A new paper by Tom Watters and the Lunar Reconnaissance Orbiter camera (LROC) team has answered some of the questions about the presence and distribution of these enigmatic features.  The LROC produces high resolution images that can resolve features less than a meter across on the lunar surface.  These new images have produced spectacular views of a variety of landforms and show the surface of the Moon in incredible detail.  While mapping coverage is not yet global, it does extend our high-resolution vision well beyond the equatorial “Apollo zone” to the polar latitudes.  The new results indicate that these small scarps occur all over the Moon.   Moreover, they are indeed “young” in lunar terms; many scarps cut small craters that should have been eroded to invisibility on timescales longer than a few hundred million years.  Thus, as Binder claimed, the scarps must have been created relatively recently.

So, how much “shrinkage” of the Moon might these new findings indicate?  The LROC team suggests that the radius of the Moon might have decreased by about 100 m or so, not a very large amount for a body 1738 km in radius and not nearly as much as estimated in Alan Binder’s original paper (about 5 km).  This new number comes from an estimate of the amount of strain relieved by the formation of scarps found to date.  If there are substantially more of these features and of larger size, the strain estimate may be much greater and consequently indicate a greater contraction of the Moon.  We know from images returned from the Mariner 10 mission in 1973 and more recently by the MESSENGER spacecraft that Mercury (a much larger body than the Moon) also shows compressive thrust faults on its surface and consequently has decreased in size, on the order of about 1-2 km in radius.

Could the Moon still be seismically active?  Interestingly, the instrument network emplaced by the Apollo missions showed that while the Moon is extremely quiet compared to the continuous, restless trembling of the Earth, moonquakes do occur and some in the shallow levels of the crust are relatively strong (Richter magnitude 5).  Could these quakes be caused by the relief of stress in the crust accompanying the ongoing formation of highland thrust faults?  Unfortunately, the Apollo seismic network operated for only a few years.  Constant, global, decade-long monitoring of lunar seismic activity is needed to fully answer this question.  Such a global seismic network mission has been proposed, but the prospects of deploying this seismic network by robotic spacecraft within reasonable cost guidelines is challenging, to put it mildly.

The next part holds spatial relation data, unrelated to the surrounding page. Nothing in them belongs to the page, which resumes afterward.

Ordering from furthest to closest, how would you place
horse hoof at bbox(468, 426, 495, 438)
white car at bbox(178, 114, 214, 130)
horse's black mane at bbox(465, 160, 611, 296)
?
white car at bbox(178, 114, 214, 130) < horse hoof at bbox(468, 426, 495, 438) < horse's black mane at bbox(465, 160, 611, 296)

Scientific studies continue to unravel the complex story of our Moon and the new flood of superb quality data from recent and ongoing orbital missions are showing us a range of new things that we have previously seen incompletely, if at all.  We’ve only “scratched” the surface of the Moon.  From the newest data, we’ve found evidence for the previous existence of water in the deep interior, ice at the poles, unsuspected (and unsampled) new rock types, and now, crustal compression on a global scale.  Imagine what we’ll discover when we do more than just look at images – when humanity’s destiny of again walking on our Moon comes to pass.